Can you rewrite the entries below, changing every "stone lintel" to "stone beam" and leaving everything else the same?

>> START Dataset records

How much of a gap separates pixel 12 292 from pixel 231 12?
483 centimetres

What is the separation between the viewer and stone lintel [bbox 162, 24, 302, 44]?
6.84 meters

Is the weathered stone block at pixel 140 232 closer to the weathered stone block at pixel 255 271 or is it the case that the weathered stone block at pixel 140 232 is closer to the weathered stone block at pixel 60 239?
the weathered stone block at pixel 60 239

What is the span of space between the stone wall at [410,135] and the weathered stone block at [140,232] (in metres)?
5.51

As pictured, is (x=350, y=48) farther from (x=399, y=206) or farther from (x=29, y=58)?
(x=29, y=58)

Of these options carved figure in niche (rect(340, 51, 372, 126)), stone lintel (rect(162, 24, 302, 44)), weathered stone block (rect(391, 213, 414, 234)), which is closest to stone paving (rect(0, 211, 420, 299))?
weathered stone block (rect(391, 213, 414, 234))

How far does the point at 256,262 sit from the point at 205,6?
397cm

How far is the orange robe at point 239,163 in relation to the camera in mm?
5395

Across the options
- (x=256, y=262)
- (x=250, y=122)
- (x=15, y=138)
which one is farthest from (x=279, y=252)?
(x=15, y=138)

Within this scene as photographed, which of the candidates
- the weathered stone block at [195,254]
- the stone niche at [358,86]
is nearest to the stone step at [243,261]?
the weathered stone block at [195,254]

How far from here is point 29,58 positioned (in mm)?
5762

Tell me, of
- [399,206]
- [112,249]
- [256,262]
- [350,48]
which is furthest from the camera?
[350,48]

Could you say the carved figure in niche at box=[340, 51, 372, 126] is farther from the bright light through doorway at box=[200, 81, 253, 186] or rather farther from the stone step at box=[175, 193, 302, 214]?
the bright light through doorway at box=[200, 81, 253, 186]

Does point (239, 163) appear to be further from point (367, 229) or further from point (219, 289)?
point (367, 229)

>> END Dataset records

> [Result below]:
How much of a gap separates pixel 12 292 from pixel 231 12?
483 centimetres

What is the separation between the viewer and stone beam [bbox 162, 24, 302, 44]?
6.84 meters

Is the weathered stone block at pixel 140 232 closer to the weathered stone block at pixel 255 271 or is it the case that the weathered stone block at pixel 140 232 is closer to the weathered stone block at pixel 60 239?
the weathered stone block at pixel 60 239

What is the span of space between the stone wall at [410,135] and the weathered stone block at [140,232] (in metres)?
5.51

As pictured, is (x=350, y=48) farther from (x=399, y=206) or farther from (x=29, y=58)?
(x=29, y=58)

Of these options carved figure in niche (rect(340, 51, 372, 126)), stone beam (rect(162, 24, 302, 44)), weathered stone block (rect(391, 213, 414, 234)), which is closest to stone paving (rect(0, 211, 420, 299))?
weathered stone block (rect(391, 213, 414, 234))

How far does the point at 256,262 sit from the point at 205,6?
397cm

How far is the orange robe at point 239,163 in relation to the camera in mm?
5395

Across the options
- (x=256, y=262)
- (x=250, y=122)
- (x=15, y=138)
which one is farthest from (x=279, y=252)?
(x=15, y=138)

Within this scene as photographed, which of the candidates
- the weathered stone block at [195,254]
- the stone niche at [358,86]
is nearest to the stone step at [243,261]?
the weathered stone block at [195,254]

How far from here is point 29,58 positioned (in mm)?
5762

Tell me, of
- [399,206]
- [112,249]
- [256,262]
- [350,48]
which is furthest from the camera?
[350,48]

Could you say the carved figure in niche at box=[340, 51, 372, 126] is farther from the bright light through doorway at box=[200, 81, 253, 186] or rather farther from the stone step at box=[175, 193, 302, 214]?
the bright light through doorway at box=[200, 81, 253, 186]

Does point (239, 163) appear to be further from point (367, 229) or further from point (219, 289)?
point (367, 229)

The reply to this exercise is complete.